- _WHAT TO PRODUCE_
Images stay out. Everything else in the records is repeated exactly.

- _PROVIDED DATA_
------------

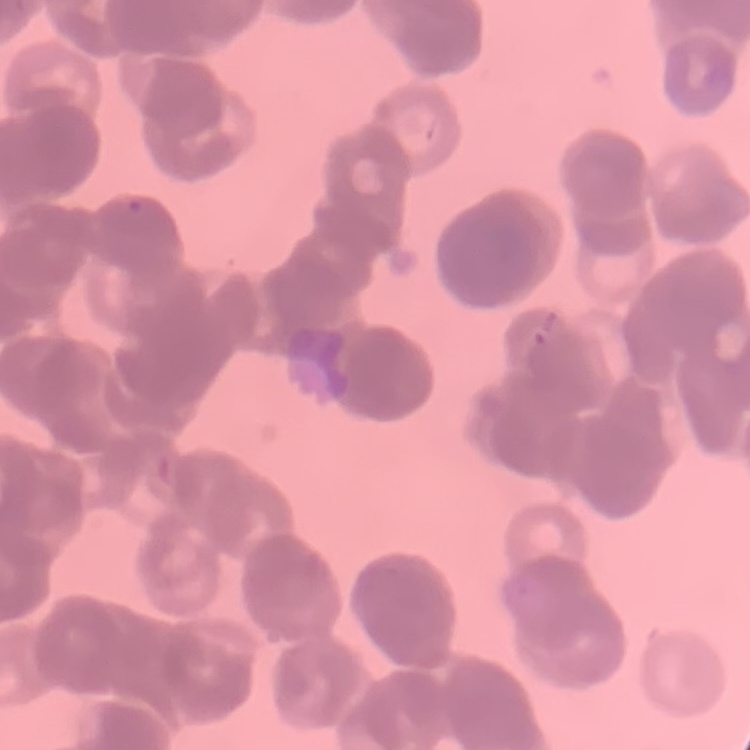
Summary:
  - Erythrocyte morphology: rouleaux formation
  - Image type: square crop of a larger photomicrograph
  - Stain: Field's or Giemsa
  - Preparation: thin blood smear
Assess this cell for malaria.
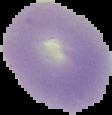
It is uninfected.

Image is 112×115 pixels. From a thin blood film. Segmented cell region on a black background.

------------

- _FINAL ANSWER_
Summary:
  - Erythrocyte morphology: rouleaux formation
  - Image type: square crop of a larger photomicrograph
  - Stain: Field's or Giemsa
  - Preparation: thin blood smear
Assess this cell for malaria.
It is uninfected.

Image is 112×115 pixels. From a thin blood film. Segmented cell region on a black background.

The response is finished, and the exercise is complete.